In this second concert of his first mid-winter festival — an homage to Beethoven — ISO music director Mario Venzago came, he conducted, he conquered. But from a single half-hour symphony you can’t a concert make. So let’s start with the warm-up fare.
-ISO music director Mario Venzago — and company — saw a packed house last Friday night.- Giuseppe Verdi’s ballet music, “Le Ballet de la Reine” from the second act of his longest opera, Don Carlos (1867), began the program: a richly orchestrated, multi-sectioned piece of fluff. Excepting the lusher sound, the piece hearkens back to the simple harmonies of early middle-period Verdi — his characteristic piccolo riding on top of the musical fabric. With prominent violin, clarinet and brass solos, Venzago revealed all the music’s facets, while also reminding many that Verdi later demonstrated great musical profundity with an orchestra. He just didn’t here.

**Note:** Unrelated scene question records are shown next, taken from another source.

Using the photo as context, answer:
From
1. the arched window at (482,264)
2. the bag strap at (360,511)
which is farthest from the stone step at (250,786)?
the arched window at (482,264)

With the following Overture to La forza del destino (1869), Venzago moved into more familiar Verdi territory. Here we have an excellent compilation of the 1862 opera’s themes, a good coupling of dramatic urgency, a heroic conclusion and thus a foreshadowing of the Beethoven-to-come. Using perhaps a bit more seamless phrasing, Venzago’s reading flatteringly reminded me of Arturo Toscanini’s recordings of the overture — the late Italian Maestro being one of our music director’s (and my) “conducting idols.”
Stravinsky’s Concerto for Piano and Wind Instruments is a product of 1924, with a large wind complement, including horns and brass — plus five string basses — gathered in a semicircle around Venzago and Steuerman. Cast in three short movements, the work is “classic” neo-classic Stravinsky, which means rhythmic, cool, detached, unemotional — but skillfully wrought. Steuerman faultlessly delivered all those lean, complex, Baroque-like keyboard motor rhythms, with all those winds effectively backing him up.
Beethoven’s Symphony No. 5 in C Minor, Op. 67 has held the boards as the symphony paragon from its 1808 world premiere to the present. Venzago’s account sped up the pace over more traditional tempos, the effect being all to the good, including the timpani being more prominent than in typical performances.